The EFJ has also taken up these issues in the European parliament and with the Commission. It noted a report by the Commission (the Commission Staff Working Paper Turkey 2011 Progress Report) in connection with the possible admission of Turkey into the EU. The report stated that ‘Pre-trial detention is not limited to circumstances where it is strictly necessary in the public interest. In some terror-related cases, defendants and their lawyers have not been permitted access to incriminating evidence early in the proceedings. Frequent use of arrest instead of judicial supervision, leaks of information, evidence or statements, limited access to files, failure to give detailed grounds for detention decisions and revision of such decisions raised concerns …’

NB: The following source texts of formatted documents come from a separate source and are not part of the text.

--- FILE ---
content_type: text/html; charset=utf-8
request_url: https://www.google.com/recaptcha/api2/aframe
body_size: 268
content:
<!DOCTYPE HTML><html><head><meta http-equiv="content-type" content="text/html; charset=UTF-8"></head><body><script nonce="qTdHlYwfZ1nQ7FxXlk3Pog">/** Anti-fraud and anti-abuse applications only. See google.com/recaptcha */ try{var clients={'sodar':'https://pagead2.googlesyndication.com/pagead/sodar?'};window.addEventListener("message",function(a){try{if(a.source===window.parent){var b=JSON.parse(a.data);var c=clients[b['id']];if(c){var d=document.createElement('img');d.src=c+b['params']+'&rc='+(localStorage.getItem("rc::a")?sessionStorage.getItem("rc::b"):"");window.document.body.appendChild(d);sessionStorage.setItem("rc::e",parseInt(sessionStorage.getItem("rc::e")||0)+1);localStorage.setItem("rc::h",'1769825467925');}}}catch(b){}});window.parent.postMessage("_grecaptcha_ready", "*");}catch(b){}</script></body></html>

As you will be aware, the possibility of Turkey joining the EU seems a long way off. There is hostility from some countries with EU and the Turkish government itself is less keen on the idea.
As part of the EFJ’s campaign, we are urging our affiliates to ‘adopt’ a journalist in prison. This involves showing solidarity and support for an individual journalist until his/her release by following news on his/her case, corresponding with the journalist in jail and highlighting the case to members.

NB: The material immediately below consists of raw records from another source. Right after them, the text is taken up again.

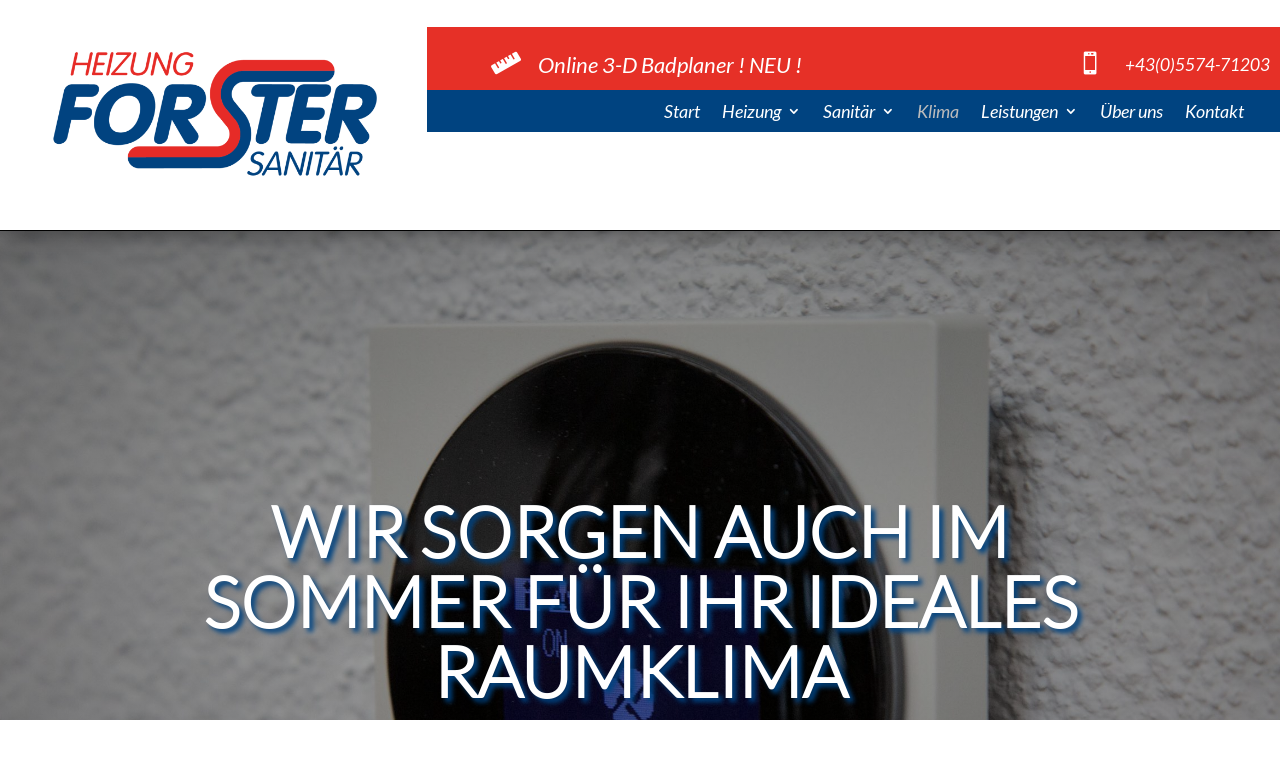

--- FILE ---
content_type: text/css
request_url: https://forster-hard.at/wp-content/et-cache/773/et-core-unified-773.min.css?ver=1764967363
body_size: -117
content:
.et-menu li li a{padding:6px 6px;width:280px}.nav li ul{padding:5px 0;width:310px}

--- FILE ---
content_type: text/css
request_url: https://forster-hard.at/wp-content/et-cache/773/et-core-unified-tb-358-tb-359-deferred-773.min.css?ver=1764967363
body_size: 334
content:
@font-face{font-family:"Lato-light";font-display:swap;src:url("https://forster-hard.at/wp-content/uploads/et-fonts/Lato-Light.ttf") format("truetype")}@font-face{font-family:"Lato-italic";font-display:swap;src:url("https://forster-hard.at/wp-content/uploads/et-fonts/Lato-Italic.ttf") format("truetype")}@font-face{font-family:"Lato-light";font-display:swap;src:url("https://forster-hard.at/wp-content/uploads/et-fonts/Lato-Light.ttf") format("truetype")}@font-face{font-family:"Lato-italic";font-display:swap;src:url("https://forster-hard.at/wp-content/uploads/et-fonts/Lato-Italic.ttf") format("truetype")}@font-face{font-family:"poppins-local";font-display:swap;src:url("https://forster-hard.at/wp-content/uploads/et-fonts/Poppins-Regular.ttf") format("truetype")}.et_pb_section_0_tb_footer{border-top-width:1px;border-top-color:#000000}.et_pb_section_0_tb_footer.et_pb_section{padding-top:20px;padding-bottom:0px;margin-top:5px;background-color:#FFFFFF!important}.et_pb_row_0_tb_footer.et_pb_row{padding-bottom:13px!important;padding-bottom:13px}.et_pb_text_0_tb_footer.et_pb_text,.et_pb_text_0_tb_footer h1,.et_pb_text_0_tb_footer h4,.et_pb_text_1_tb_footer.et_pb_text,.et_pb_text_2_tb_footer.et_pb_text,.et_pb_text_2_tb_footer.et_pb_text a{color:#004380!important}.et_pb_text_0_tb_footer{padding-top:10px!important;padding-right:10px!important;padding-bottom:10px!important;padding-left:10px!important;margin-bottom:8px!important}.et_pb_text_1_tb_footer h1{color:#F49647!important}.et_pb_text_1_tb_footer h2,.et_pb_text_2_tb_footer h2{font-family:'poppins-local',Helvetica,Arial,Lucida,sans-serif}.et_pb_text_1_tb_footer{padding-top:10px!important;padding-right:10px!important;padding-bottom:10px!important;padding-left:10px!important;margin-top:2px!important}.et_pb_text_2_tb_footer{padding-top:10px!important;padding-right:10px!important;padding-bottom:10px!important;padding-left:10px!important}.et_pb_row_1_tb_footer{border-top-width:1px;border-top-color:#004380}.et_pb_row_1_tb_footer.et_pb_row{padding-top:0px!important;padding-bottom:0px!important;margin-top:0px!important;margin-bottom:0px!important;padding-top:0px;padding-bottom:0px}.et_pb_text_3_tb_footer.et_pb_text a{color:#000000!important}.et_pb_text_3_tb_footer a{font-size:14px}.et_pb_text_3_tb_footer{margin-top:5px!important;margin-bottom:5px!important}@media only screen and (max-width:980px){.et_pb_section_0_tb_footer{border-top-width:1px;border-top-color:#000000}.et_pb_row_1_tb_footer{border-top-width:1px;border-top-color:#004380}}@media only screen and (max-width:767px){.et_pb_section_0_tb_footer{border-top-width:1px;border-top-color:#000000}.et_pb_row_1_tb_footer{border-top-width:1px;border-top-color:#004380}}@font-face{font-family:"Lato-light";font-display:swap;src:url("https://forster-hard.at/wp-content/uploads/et-fonts/Lato-Light.ttf") format("truetype")}@font-face{font-family:"Lato-italic";font-display:swap;src:url("https://forster-hard.at/wp-content/uploads/et-fonts/Lato-Italic.ttf") format("truetype")}@font-face{font-family:"poppins-local";font-display:swap;src:url("https://forster-hard.at/wp-content/uploads/et-fonts/Poppins-Regular.ttf") format("truetype")}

Here, the NUJ adopted Muyesser Yildiz, a journalist from the website Odatv, a site for critical and investigative journalism. We raised her case in parliament through Labour MP Katy Clark. In reply the minster from the Foreign and Commonwealth Office stated that the Government had made representations to the Turkish authorities over the issue of detentions in Turkey. David Reddaway, the UK’s ambassador to Turkey, raised the issue with senior officials from the Turkish ministry of Justice earlier this year. The government has urged the Turkish government to pursue a comprehensive reform strategy that fulfils their international commitments on human rights and freedom of expression. We need to step up the pressure on the government through further questions, an early day motion and even a debate in either or both Houses. Publicity is key in spreading the campaign message and we need to get greater media coverage about the plight of journalists, lawyers and other workers in Turkey who are facing repression and denied the right to organise.
Finally a few words on the trials that were resumed last week. The outcome is bad for journalism and the right to report and the Turkish peoples’ right to know. I have circulated a detailed statement issued by the EFJ yesterday. Putting it mildly, there is a general feeling that justice will not be served in these courts. The report can be found on the EFJ website at: http://europe.ifj.org/en/articles/international-groups-express-alarm-over-deteriorating-media-freedom-in-turkey
Let me finish with the demands made at the end of the statement. We:
- repeat concerns over the worsening situation of media freedom in Turkey, where there continues, apparently, to be the highest number of imprisoned journalists in the world;
- maintain our request for the immediate release of imprisoned journalists in Turkey;
- condemn proceedings that seek to criminalise independent journalism;
- insist that Turkish lawmakers enact real reforms that provide strong guarantees of media freedom that align with international standards, including changes in legislation to drop cases opened against journalists under the umbrella of the anti-terror law and the Turkish penal code, and the abolition of special courts that apply overly-restrictive procedural rules; and
- demand that Turkey provides journalists facing criminal charges with fair trials and access to due process.
These are the tasks before us. Thank you for listening.